BEGIN Document excerpt
And here's a Pic of the furnace. I forgot how heavy this thing is. Just have to find it a spot in the garage.






I am almost ready to start making parts again, biggest problem is finding a place to get my 30lb propane tank re-certified. Anyone know of a place in the Burlington/Oakville area of Ontario?
My casting sand has been sifted and just needs to be hydrated. Will need to build a new flask for the head stock, but that easy. Can wait!

Hopefully I can keep on track this time. I will post more pictures as I go.

Be Safe & Happy Casting.

John


----------



## dsquire (Oct 18, 2011)

John

Hi and welcome to HMEM John. I've got the popcorn popping and sitting back ready to watch. Good luck with the build. :bow: 

Cheers 

Don


----------



## Tin Falcon (Oct 19, 2011)

Nice work there my gingerly never got off the ground I did build a furnace fired it up and never used it it is wrecked now. I since acquired several lathes. I still dream of metal casting.




> Burlington/Oakville area of Ontario?I am almost ready to start making parts again, biggest problem is finding a place to get my 30lb propane tank re-certified. Anyone know of a place in the


In my area east coast USA none want to talk about tank recerts I just get the same answer cheaper to buy new.I just use 20s and exchange them if the Hydro test date is close. 
Tin


----------



## woodnut (Oct 19, 2011)

Thanks Tin

I have phoned a couple of places that advertise on there web site that they re-certify propane tanks, but so far no one has called back. I did find an old 20lb tank in the back of the garage last night and of course it was expired as well. Took it to the Home Depot and exchanged it today 

I got a very dangerous package in the mail today, the wife tried to hide it but I think I came home earlier than she thought. The "Lee Valley complete tool catalog". Inside they have the Taig mini lathe for wood or metal for $268 ca and it's screaming my name. If I hadn't just spent a bunch on the Gingery Lathe getting pulleys and pillow bearings I would be running out to get one. 

Hmmm Christmas is coming.....

J


----------



## woodnut (Oct 24, 2011)

Tried to do some work on the lathe tonight.

Went down stairs and opened up the new pillow blocks I got last week. Grabbed the motor mount frame I built 9 years ago and...
END Document excerpt
BEGIN Information provided
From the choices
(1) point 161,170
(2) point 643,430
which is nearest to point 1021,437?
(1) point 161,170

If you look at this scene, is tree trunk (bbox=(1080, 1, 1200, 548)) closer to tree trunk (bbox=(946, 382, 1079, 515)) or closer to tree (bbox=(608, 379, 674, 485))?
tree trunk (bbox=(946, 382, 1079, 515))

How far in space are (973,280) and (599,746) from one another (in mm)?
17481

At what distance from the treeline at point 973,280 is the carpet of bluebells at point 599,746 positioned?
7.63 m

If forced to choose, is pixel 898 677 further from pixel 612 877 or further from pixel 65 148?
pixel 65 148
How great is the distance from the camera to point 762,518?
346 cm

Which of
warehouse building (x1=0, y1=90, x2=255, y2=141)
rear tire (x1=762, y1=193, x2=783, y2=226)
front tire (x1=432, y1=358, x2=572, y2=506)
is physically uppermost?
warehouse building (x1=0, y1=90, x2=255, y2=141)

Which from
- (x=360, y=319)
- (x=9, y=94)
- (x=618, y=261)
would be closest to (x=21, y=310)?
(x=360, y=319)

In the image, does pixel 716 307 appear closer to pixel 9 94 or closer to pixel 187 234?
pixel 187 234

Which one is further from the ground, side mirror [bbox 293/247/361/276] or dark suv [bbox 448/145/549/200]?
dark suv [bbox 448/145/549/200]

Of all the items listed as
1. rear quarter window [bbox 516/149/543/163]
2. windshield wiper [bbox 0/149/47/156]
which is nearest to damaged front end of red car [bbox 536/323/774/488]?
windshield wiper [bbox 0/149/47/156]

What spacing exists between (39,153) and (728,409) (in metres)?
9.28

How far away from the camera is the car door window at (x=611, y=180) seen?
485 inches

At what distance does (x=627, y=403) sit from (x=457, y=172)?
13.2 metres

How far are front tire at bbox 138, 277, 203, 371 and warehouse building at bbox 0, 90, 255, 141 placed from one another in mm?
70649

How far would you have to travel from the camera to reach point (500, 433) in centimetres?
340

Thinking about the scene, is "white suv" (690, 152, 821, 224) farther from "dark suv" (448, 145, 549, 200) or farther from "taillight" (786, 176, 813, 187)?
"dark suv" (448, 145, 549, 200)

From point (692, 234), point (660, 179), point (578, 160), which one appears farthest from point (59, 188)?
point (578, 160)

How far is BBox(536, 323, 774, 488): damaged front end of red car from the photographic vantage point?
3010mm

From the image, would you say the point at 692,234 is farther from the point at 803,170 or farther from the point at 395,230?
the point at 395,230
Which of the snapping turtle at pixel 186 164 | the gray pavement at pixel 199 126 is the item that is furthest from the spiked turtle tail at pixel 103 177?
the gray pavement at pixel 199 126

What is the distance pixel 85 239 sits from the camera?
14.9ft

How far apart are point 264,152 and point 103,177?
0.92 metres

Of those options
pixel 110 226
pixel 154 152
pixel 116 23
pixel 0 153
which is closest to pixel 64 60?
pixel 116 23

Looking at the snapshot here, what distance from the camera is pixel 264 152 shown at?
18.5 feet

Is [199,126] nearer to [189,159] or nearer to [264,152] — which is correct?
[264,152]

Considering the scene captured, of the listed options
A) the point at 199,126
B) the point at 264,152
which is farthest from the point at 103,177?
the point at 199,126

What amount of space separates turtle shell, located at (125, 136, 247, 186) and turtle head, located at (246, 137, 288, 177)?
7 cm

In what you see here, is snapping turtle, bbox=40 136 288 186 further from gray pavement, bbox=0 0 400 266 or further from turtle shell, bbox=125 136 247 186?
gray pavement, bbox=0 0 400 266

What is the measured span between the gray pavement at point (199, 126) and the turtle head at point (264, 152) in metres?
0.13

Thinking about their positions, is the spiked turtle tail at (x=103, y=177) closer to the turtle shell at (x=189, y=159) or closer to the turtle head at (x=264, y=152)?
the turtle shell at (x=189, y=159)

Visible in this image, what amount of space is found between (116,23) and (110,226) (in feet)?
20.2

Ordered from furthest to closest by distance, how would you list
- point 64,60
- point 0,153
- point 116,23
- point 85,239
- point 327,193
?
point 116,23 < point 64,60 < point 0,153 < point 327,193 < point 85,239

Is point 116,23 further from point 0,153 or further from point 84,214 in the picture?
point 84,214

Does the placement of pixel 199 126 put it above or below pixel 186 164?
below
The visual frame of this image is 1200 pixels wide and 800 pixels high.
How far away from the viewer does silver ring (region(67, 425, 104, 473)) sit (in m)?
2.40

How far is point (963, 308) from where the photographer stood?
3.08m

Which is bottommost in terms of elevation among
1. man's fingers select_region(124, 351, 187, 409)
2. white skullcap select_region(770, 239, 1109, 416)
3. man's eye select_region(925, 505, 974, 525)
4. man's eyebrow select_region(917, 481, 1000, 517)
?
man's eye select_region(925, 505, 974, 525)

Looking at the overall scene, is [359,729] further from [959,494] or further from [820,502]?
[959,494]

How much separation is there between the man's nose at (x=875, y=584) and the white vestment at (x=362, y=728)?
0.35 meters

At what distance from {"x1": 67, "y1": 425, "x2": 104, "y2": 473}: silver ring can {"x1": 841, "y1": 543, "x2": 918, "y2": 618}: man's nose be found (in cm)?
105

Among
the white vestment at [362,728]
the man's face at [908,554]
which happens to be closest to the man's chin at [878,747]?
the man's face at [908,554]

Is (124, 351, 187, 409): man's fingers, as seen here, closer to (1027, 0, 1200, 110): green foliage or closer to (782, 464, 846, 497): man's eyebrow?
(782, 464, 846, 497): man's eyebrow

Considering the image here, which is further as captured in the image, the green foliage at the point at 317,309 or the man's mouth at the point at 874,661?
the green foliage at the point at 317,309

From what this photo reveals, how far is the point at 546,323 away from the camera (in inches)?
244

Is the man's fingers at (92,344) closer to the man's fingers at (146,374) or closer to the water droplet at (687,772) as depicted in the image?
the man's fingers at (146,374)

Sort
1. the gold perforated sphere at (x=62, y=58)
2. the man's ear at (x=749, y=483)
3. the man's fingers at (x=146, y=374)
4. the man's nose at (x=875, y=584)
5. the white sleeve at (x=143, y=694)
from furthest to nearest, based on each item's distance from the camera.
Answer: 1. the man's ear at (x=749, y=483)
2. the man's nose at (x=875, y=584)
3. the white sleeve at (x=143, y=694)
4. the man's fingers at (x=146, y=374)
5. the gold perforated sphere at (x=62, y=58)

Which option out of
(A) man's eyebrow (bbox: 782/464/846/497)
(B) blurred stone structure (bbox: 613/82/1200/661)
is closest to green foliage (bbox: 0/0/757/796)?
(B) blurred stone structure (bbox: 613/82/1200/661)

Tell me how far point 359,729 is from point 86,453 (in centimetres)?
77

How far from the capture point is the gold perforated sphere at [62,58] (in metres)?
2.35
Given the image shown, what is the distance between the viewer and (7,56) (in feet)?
END Information provided
## To-do list
1. Pull out every line of the records that contains the string "listed".
2. Write the next part of the forum thread about the furnace and lathe build, starting after its last sentence.
The forum thread about the furnace and lathe build and the records come from separate sources.

## Results for each task
1.
Of all the items listed as
Considering the scene captured, of the listed options

2.
It's off to the metal store tomorrow.






I was able to build the flask and get a couple of coats of varnish on the head stock.






Sorry this ones a bit dark. Damn crackberry camera.





After doing what i could with the lathe I turned to the CNC Machine.






After looking at the Y axis i think I will rebuild it. Now the foundry is mostly up and running I think it would be stronger to cast the Y axis truck from Aluminum.
Too many small wooden parts here.






If thing go my way I should be able to cast the head stock in the next day or so.

Be Safe and Happy casting.

John


----------



## ShedBoy (Oct 25, 2011)

Some good looking stuf you have going there John. I will be watching along.
Brock


----------



## woodnut (Oct 29, 2011)

Thanks Brock, with winter coming, I am not sure how much time will have out in the garage. Its not insulated.

Not much has happen in the last few days. Wife has been working the afternoon shift so I been playing "Trouble" with my 5 year son Zac. I did get to the store and buy the new angle iron I needed for the motor mount. At least I can rebuild this in the basement.

My neighbor came over this Saturday morning and asked if could help him move a cord of wood he just got delivered. No problem, got Zac dressed up (its only 5C here) and off we went.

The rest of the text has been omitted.